# Task description
Output nothing but the lines from the first line of the entries to the line with "A: Sequence-level.", inclusive, exactly as they read.

(Collected data)
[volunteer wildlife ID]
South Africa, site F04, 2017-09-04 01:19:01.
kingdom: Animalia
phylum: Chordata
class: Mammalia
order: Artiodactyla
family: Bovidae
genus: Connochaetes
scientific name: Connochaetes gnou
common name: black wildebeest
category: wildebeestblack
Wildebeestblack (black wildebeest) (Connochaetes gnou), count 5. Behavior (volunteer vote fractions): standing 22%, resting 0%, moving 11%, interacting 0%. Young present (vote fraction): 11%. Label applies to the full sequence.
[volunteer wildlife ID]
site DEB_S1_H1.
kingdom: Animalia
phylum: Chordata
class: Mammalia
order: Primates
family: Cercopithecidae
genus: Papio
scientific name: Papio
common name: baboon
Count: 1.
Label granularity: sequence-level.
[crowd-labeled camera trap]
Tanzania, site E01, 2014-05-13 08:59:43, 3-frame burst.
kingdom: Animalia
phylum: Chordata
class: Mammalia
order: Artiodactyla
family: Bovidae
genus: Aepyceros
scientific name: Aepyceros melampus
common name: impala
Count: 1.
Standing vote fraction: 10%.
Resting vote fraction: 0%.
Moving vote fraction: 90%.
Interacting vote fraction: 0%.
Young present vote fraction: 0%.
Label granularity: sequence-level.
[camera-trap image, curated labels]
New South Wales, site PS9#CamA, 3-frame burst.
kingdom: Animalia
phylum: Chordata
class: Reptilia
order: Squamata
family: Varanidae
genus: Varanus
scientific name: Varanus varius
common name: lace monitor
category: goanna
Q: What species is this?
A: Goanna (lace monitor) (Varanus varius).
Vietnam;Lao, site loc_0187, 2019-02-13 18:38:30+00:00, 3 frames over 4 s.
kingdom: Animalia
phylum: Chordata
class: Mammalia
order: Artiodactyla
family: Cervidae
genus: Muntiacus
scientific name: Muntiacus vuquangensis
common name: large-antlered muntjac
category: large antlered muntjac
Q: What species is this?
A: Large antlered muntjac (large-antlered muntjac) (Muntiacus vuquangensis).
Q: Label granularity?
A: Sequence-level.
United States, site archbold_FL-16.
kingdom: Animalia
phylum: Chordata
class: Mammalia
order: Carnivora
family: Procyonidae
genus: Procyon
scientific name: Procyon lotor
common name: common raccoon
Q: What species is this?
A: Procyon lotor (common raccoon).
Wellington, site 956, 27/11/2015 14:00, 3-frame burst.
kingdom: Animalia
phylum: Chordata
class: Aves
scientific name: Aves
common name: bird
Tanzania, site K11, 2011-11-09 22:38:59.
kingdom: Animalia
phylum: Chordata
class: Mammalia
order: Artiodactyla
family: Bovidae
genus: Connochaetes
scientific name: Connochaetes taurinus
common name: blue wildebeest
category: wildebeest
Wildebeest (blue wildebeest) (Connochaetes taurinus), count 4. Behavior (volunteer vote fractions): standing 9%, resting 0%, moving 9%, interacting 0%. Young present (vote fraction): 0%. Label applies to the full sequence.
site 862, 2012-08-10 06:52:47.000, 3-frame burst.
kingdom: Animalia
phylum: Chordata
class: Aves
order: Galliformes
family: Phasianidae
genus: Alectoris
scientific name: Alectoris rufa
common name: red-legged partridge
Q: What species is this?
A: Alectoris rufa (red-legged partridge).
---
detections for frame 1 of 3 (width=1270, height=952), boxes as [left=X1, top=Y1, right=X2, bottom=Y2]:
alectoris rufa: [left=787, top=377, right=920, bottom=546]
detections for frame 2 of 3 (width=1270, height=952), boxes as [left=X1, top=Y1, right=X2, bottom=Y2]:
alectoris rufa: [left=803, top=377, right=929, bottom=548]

# Answer
[volunteer wildlife ID]
South Africa, site F04, 2017-09-04 01:19:01.
kingdom: Animalia
phylum: Chordata
class: Mammalia
order: Artiodactyla
family: Bovidae
genus: Connochaetes
scientific name: Connochaetes gnou
common name: black wildebeest
category: wildebeestblack
Wildebeestblack (black wildebeest) (Connochaetes gnou), count 5. Behavior (volunteer vote fractions): standing 22%, resting 0%, moving 11%, interacting 0%. Young present (vote fraction): 11%. Label applies to the full sequence.
[volunteer wildlife ID]
site DEB_S1_H1.
kingdom: Animalia
phylum: Chordata
class: Mammalia
order: Primates
family: Cercopithecidae
genus: Papio
scientific name: Papio
common name: baboon
Count: 1.
Label granularity: sequence-level.
[crowd-labeled camera trap]
Tanzania, site E01, 2014-05-13 08:59:43, 3-frame burst.
kingdom: Animalia
phylum: Chordata
class: Mammalia
order: Artiodactyla
family: Bovidae
genus: Aepyceros
scientific name: Aepyceros melampus
common name: impala
Count: 1.
Standing vote fraction: 10%.
Resting vote fraction: 0%.
Moving vote fraction: 90%.
Interacting vote fraction: 0%.
Young present vote fraction: 0%.
Label granularity: sequence-level.
[camera-trap image, curated labels]
New South Wales, site PS9#CamA, 3-frame burst.
kingdom: Animalia
phylum: Chordata
class: Reptilia
order: Squamata
family: Varanidae
genus: Varanus
scientific name: Varanus varius
common name: lace monitor
category: goanna
Q: What species is this?
A: Goanna (lace monitor) (Varanus varius).
Vietnam;Lao, site loc_0187, 2019-02-13 18:38:30+00:00, 3 frames over 4 s.
kingdom: Animalia
phylum: Chordata
class: Mammalia
order: Artiodactyla
family: Cervidae
genus: Muntiacus
scientific name: Muntiacus vuquangensis
common name: large-antlered muntjac
category: large antlered muntjac
Q: What species is this?
A: Large antlered muntjac (large-antlered muntjac) (Muntiacus vuquangensis).
Q: Label granularity?
A: Sequence-level.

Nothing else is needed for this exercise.